What is expected: According to the passage on the Armed Forces Compensation Scheme, what is the new maximum award for mental illness?

Source extract:
╔══

Service personnel who become injured or ill as a result of their service will now be able to benefit from a more comprehensive compensation package, including an increase, on average in excess of 25 per cent, to all lump sum payments, except the top award which was recently doubled to £570,000.
The maximum award payable for mental illness has also increased from £48,875 to £140,000 in order to accurately reflect the impact of the most serious mental health conditions.
There has also been an increase to all Guaranteed Income Payments, a tax-free monthly income stream which is paid to those who are seriously injured, for life. The increase reflects the lasting effect of more serious injuries on future promotion prospects and on the ability to work to age 65.
Minister for Defence Personnel, Welfare and Veterans, Andrew Robathan, said:
I am grateful for the recommendations made in Admiral the Lord Boyce’s Review of the Armed Forces Compensation Scheme last year. While the review found that the scheme was fundamentally sound, it made a number of recommendations for improvement - all of which will be implemented today.

╚══

Information:
╔══

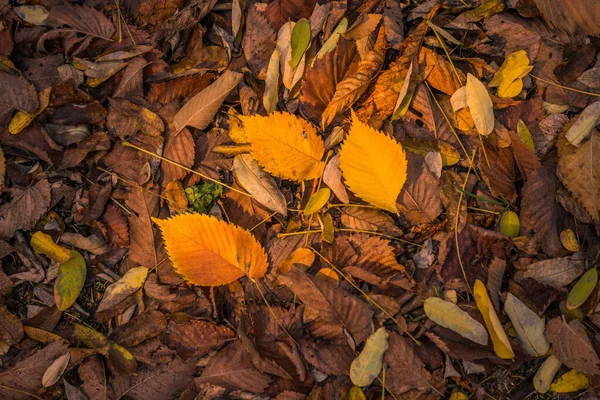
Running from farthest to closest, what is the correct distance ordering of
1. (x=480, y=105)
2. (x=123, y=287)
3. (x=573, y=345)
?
(x=123, y=287)
(x=480, y=105)
(x=573, y=345)

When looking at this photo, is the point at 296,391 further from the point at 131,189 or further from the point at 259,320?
the point at 131,189

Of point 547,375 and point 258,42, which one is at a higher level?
point 258,42

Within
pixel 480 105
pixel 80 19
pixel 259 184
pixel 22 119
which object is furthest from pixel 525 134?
pixel 22 119

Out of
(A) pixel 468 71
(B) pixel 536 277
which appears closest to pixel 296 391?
(B) pixel 536 277

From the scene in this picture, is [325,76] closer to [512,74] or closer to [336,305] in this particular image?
[512,74]

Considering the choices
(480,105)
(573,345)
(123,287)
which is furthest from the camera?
(123,287)

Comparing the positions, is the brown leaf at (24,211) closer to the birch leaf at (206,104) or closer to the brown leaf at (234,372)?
the birch leaf at (206,104)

╚══

Task response: £140,000, up from £48,875.